We just returned from presenting the Cave Pearls at the GSA in Vancouver!

Having a lineup before you even finish setting up the poster in the morning is always a good sign...

Having a que form before you finish setting up the poster in the morning is always a good sign…

Since we left most of the operating data loggers we had in Mexico on our last trip, I had to scramble to build a few more before the conference. I also spent an inordinate amount of time making the poster look pretty, as this was our first “formal” pitch of the Cave Pearl system to the academic world. (and that is my day job right?)  While all of this was old hat for a career academic like my wife, I admit I was a bit nervous, and somewhat uncertain if there would be any interest at all.  A few researchers had already expressed to me the opinion that any time they had to spend building sensors or equipment represented an unacceptable opportunity cost. (ie: that time could be better spent on grant writing to buy commercial equipment)  and some of the more technically inclined people simply dismissed AVR based Arduinos as a second-best option, suitable only for hobbyists.
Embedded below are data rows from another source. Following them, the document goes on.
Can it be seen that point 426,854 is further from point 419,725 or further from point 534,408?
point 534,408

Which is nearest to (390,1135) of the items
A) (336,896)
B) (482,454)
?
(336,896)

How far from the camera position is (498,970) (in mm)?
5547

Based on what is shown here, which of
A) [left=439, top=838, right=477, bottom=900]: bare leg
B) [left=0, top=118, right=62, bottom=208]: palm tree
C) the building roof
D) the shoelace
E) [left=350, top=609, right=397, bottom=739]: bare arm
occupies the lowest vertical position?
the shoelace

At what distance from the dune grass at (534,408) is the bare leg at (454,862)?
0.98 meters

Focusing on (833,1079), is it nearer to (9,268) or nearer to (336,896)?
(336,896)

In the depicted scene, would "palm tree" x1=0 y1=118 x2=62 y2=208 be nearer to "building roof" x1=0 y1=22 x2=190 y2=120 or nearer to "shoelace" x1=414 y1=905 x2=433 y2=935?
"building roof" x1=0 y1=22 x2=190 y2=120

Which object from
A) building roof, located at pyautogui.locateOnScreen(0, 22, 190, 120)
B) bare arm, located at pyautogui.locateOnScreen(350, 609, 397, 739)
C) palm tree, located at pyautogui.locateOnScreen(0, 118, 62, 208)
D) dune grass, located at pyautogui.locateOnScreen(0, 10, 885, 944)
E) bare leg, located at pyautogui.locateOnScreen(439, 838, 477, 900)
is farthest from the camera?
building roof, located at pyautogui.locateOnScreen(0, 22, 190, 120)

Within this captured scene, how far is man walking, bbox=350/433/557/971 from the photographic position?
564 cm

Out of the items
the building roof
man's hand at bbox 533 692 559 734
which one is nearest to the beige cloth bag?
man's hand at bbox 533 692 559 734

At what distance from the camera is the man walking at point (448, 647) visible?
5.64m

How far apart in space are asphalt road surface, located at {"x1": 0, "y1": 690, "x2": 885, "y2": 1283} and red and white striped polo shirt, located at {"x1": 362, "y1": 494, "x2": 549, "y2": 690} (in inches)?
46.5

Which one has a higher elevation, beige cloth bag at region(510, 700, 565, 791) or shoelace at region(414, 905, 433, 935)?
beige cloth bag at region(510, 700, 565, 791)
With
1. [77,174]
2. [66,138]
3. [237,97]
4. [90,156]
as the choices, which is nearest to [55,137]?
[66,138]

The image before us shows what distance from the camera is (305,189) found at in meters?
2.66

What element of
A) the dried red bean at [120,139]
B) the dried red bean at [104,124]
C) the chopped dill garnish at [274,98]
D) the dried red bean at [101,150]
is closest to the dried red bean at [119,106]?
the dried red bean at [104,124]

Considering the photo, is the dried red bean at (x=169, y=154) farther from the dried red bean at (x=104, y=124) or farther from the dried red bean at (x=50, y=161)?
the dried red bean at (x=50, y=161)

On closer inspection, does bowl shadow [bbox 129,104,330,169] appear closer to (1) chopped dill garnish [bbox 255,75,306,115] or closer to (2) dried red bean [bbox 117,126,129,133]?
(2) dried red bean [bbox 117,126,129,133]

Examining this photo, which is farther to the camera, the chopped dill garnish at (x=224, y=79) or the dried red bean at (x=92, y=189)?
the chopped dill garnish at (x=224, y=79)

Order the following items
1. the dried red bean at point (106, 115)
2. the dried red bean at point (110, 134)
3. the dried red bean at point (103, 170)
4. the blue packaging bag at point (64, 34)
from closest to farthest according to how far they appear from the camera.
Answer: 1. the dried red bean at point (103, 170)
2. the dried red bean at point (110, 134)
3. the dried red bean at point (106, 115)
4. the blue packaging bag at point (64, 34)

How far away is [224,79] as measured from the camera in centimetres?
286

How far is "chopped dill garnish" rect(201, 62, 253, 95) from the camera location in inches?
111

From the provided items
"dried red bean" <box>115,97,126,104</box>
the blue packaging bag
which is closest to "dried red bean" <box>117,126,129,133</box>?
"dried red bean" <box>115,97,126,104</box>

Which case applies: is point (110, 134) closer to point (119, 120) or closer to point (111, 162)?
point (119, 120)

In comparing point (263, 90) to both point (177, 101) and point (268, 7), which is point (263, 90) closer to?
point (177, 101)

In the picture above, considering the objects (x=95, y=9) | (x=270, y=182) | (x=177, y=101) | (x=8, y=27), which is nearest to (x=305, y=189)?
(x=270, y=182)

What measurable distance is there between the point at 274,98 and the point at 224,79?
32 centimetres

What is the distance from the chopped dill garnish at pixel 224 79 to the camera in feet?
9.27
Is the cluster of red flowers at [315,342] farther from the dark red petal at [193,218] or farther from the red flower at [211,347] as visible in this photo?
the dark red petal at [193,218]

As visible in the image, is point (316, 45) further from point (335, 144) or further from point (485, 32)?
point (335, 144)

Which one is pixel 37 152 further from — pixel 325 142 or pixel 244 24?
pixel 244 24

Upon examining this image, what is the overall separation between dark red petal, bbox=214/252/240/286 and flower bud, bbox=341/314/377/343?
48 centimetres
But overall, the presentation was very well received, and we had a constant stream of interested people that kept both of us busy talking all day long.

Trish describing the flow sensor deployments

Trish describing the flow sensor deployment dives.

I created a display stand for the flow sensors, to explain the principle of the hydro-metric pendulum, and we had a “live” drip sensor operating under a suspended funnel of water. It’s blinking led drew some people in and I had several open units to put into their hands so that they could see how simple the physical build was.  I suspect that a few research groups will now be adopting my data logger platform, and I gave away a couple of drip sensor units to help some of them get started.  It made my maker-heart happy to find out that several other groups were already investigating various Arduino mcu boards, and they were impressed to see my loggers sleeping below 0.25 mA with the sensors running to provide interrupts. (there was no Pololu power switch on that one)   Many of them are at about the same stage that I was at a year ago,  so hopefully the code I have developed will help to advance their projects more rapidly.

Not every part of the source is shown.